Exercise prompt →
Repeat the data that follows, word for word, without the images.
Data to use START
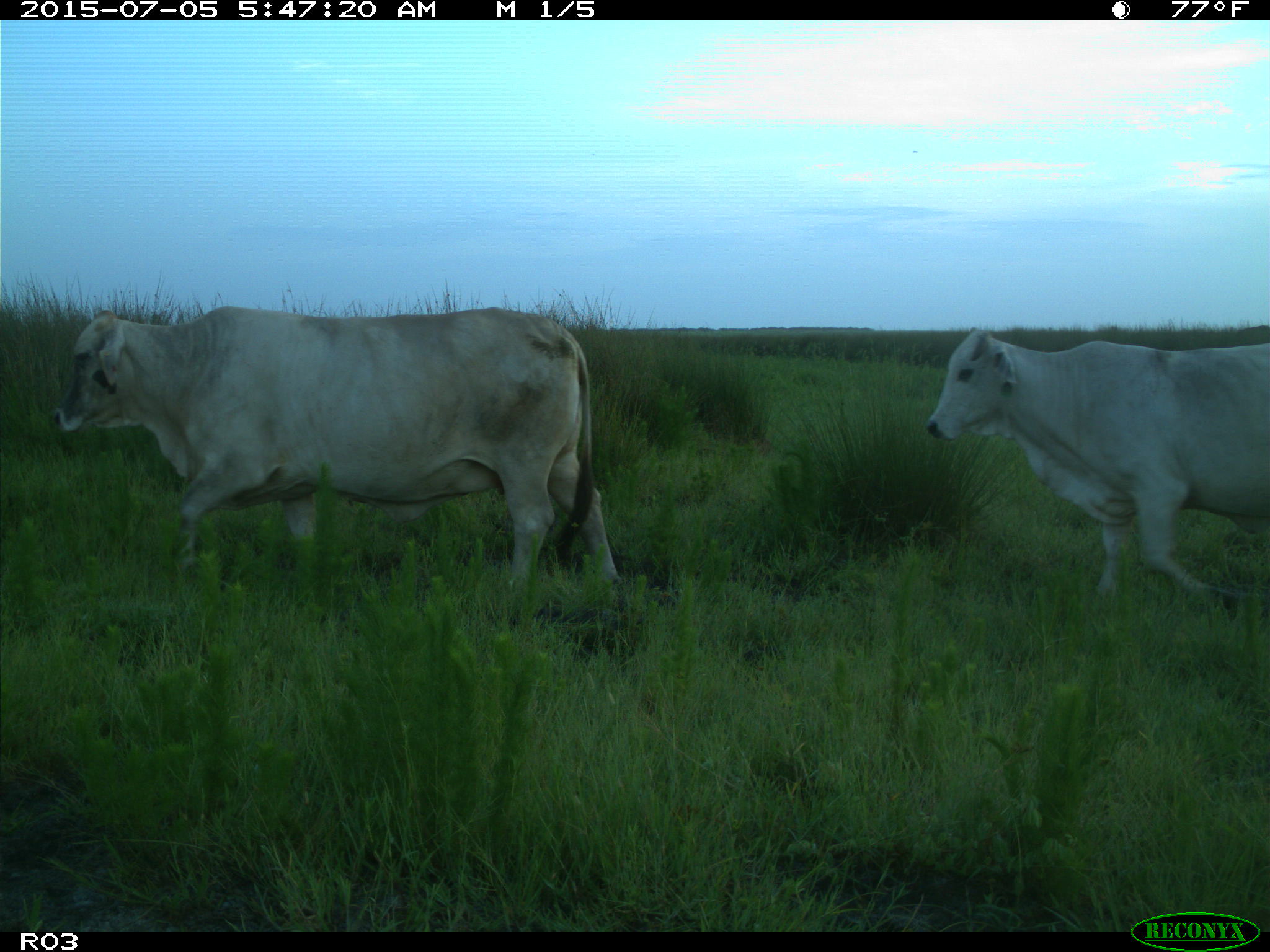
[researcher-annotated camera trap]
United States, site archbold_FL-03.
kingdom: Animalia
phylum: Chordata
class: Mammalia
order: Artiodactyla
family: Bovidae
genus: Bos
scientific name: Bos taurus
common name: domestic cow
Data to use END
Task response →
[researcher-annotated camera trap]
United States, site archbold_FL-03.
kingdom: Animalia
phylum: Chordata
class: Mammalia
order: Artiodactyla
family: Bovidae
genus: Bos
scientific name: Bos taurus
common name: domestic cow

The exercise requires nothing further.